NEW YORK – Airlines, hotels and casinos were set to take the biggest economic hit from Hurricane Katrina (search) as it roared along the Gulf of Mexico Monday, but insurers, oil producers and home-improvement retailers may actually benefit in the long run as business returns to normal, analysts said.
Katrina forced the shut down of almost half of oil production in the Gulf area, pushing crude oil prices to a new high. That is bad news for airlines that are already suffering from inflated fuel prices.
"Oil prices were already very bad, this new rise is going to make it very rough," Standard & Poor's analyst Jim Corridore said. "The airline industry will see pretty high losses in the third quarter."
The storm forced the cancellation of flights to the Gulf Coast region and the closure of many casinos around New Orleans and on the Mississippi coast. Significant damage could keep visitors away from the area for some time, analysts said, likely hurting the hotel business.
Oil companies may benefit from higher oil prices, and oilfield services companies can look forward to lucrative contracts to repair damage to rigs and refineries.
As of Monday morning, nearly half of the oil production in the Gulf had been temporarily shut down. About a quarter of U.S. domestic oil and gas output comes from that area.
"The threat of scarcity and the potential for infrastructure or throughput damage to refining should cause oil and natural gas prices to spike," Merrill Lynch analyst John Herrlin said.
While damage to rigs and pipelines would cause a temporary delay in production, most damage and lost revenue will be covered by insurance, analysts said.
Oil companies with no operations in the Gulf, such as Amerada Hess Corp. and Occidental Petroleum Corp. (OXY), are set to benefit because they can keep pumping at high prices without interruption.
Shares of oilfield service companies BJ Services Co. and McDermott International Inc. rose in expectation of repair work on oil facilities.
Even though Katrina did not devastate New Orleans, it may cost insurers as much as $25 billion, making it the most expensive hurricane ever to hit the United States, forecasters said on Monday.
The silver lining is that large storms usually spur the purchase of policies and give insurers leverage to raise premium rates.
Shares of Allstate Corp. (ALL), the No. 2 property insurer and rival Hartford Financial Services Group Inc. (HIG) fell in. American International Group Inc. (AIG) turned positive in the hope of rising premiums.
In Europe, large reinsurers such as Munich Re and Swiss Re, which sell insurance to insurers, traded lower.
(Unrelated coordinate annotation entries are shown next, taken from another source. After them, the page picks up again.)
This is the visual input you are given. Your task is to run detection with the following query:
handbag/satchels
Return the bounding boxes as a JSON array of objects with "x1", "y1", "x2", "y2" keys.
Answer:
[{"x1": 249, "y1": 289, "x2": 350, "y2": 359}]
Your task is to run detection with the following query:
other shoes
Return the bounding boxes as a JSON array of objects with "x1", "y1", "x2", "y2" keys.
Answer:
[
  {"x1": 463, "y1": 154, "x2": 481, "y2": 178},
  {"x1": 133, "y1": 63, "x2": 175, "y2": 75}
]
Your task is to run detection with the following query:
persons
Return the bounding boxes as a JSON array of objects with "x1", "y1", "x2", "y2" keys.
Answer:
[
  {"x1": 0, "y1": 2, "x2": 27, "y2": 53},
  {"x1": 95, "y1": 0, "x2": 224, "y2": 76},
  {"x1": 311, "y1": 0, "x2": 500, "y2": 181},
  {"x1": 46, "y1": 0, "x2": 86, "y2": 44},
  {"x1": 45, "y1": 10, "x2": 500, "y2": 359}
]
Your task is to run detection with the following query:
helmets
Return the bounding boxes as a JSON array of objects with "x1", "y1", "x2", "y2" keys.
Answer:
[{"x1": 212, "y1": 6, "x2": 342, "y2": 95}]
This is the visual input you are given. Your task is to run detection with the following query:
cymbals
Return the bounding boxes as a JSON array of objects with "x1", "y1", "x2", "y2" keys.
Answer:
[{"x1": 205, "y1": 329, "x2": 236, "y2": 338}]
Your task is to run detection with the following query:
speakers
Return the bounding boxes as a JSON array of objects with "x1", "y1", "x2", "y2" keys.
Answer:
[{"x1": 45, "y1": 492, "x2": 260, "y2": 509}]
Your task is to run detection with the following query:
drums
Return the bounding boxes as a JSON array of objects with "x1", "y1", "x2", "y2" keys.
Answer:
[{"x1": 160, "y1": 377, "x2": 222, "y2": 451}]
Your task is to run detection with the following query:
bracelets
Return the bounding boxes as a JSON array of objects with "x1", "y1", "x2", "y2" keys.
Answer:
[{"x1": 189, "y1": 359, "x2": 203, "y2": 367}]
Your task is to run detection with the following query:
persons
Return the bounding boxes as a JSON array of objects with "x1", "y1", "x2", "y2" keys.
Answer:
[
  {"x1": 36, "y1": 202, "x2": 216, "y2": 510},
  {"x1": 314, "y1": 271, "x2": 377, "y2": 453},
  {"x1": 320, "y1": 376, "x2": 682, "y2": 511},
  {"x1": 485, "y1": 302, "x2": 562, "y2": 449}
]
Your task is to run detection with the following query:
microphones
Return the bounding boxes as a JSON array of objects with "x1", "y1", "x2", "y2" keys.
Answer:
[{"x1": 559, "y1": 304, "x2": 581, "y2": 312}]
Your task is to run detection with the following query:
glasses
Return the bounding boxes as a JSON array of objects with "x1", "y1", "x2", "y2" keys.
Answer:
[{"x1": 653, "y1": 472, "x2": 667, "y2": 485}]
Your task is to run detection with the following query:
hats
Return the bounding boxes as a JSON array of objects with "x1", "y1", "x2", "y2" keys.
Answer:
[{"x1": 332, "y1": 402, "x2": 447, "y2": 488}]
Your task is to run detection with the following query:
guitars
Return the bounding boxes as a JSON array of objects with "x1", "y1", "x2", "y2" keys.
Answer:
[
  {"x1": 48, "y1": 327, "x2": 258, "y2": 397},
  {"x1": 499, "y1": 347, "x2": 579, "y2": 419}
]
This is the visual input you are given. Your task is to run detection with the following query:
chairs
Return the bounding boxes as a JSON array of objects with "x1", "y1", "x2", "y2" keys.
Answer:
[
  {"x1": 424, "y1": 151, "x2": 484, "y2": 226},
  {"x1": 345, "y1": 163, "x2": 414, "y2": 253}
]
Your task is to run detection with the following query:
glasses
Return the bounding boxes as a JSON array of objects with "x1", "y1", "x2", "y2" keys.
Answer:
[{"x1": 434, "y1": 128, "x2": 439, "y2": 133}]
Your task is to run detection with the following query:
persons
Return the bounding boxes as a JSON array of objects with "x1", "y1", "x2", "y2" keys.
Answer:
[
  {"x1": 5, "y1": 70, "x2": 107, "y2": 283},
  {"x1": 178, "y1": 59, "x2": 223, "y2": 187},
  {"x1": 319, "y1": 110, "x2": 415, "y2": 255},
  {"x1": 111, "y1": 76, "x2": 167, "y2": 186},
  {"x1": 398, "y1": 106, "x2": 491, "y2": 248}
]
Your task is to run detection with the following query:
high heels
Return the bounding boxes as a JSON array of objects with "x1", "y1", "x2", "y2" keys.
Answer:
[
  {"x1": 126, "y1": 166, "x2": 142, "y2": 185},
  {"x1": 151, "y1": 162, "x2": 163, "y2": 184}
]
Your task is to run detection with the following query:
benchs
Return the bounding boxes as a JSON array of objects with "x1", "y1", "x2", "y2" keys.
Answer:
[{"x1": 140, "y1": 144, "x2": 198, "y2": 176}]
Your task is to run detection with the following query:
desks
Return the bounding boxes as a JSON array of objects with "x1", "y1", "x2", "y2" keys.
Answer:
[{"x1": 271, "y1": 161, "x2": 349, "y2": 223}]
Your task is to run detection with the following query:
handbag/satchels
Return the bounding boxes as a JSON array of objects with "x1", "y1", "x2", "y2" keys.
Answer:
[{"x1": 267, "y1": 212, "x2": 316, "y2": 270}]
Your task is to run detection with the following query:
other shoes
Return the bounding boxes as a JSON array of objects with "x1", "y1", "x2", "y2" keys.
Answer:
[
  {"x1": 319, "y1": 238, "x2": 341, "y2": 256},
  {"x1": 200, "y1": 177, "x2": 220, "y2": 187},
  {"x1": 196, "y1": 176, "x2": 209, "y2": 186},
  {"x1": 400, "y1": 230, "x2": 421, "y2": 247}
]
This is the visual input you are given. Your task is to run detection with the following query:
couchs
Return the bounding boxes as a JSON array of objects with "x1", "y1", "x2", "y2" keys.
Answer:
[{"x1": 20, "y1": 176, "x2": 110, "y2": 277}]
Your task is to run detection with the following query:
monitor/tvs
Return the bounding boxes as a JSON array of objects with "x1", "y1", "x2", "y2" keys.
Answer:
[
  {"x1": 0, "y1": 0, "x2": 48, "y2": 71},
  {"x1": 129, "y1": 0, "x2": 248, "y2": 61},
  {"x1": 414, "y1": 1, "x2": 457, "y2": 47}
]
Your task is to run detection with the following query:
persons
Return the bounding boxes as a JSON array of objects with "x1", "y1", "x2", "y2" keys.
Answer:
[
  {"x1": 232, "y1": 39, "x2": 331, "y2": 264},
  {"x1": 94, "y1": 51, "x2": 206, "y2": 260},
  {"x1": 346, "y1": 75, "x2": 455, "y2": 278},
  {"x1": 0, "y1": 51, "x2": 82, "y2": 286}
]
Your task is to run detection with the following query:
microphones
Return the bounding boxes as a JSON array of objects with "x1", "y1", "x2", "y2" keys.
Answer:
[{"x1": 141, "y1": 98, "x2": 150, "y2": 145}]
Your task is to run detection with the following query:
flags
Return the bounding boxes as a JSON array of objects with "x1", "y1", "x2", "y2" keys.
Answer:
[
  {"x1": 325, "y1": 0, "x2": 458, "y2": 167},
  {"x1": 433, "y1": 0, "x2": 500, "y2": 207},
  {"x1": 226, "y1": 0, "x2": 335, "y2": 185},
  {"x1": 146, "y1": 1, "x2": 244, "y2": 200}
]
Home Depot and Lowe's said sales of plywood, flashlights and other emergency supplies had already risen along the Gulf Coast ahead of Katrina's arrival, and Florida stores — where the hurricane hit last week — were still busy. Shares of both were higher in Monday trading.
Wal-Mart Stores Inc. (WMT), the country's largest store chain, fell slightly as analysts feared higher gas prices may trim retail spending overall.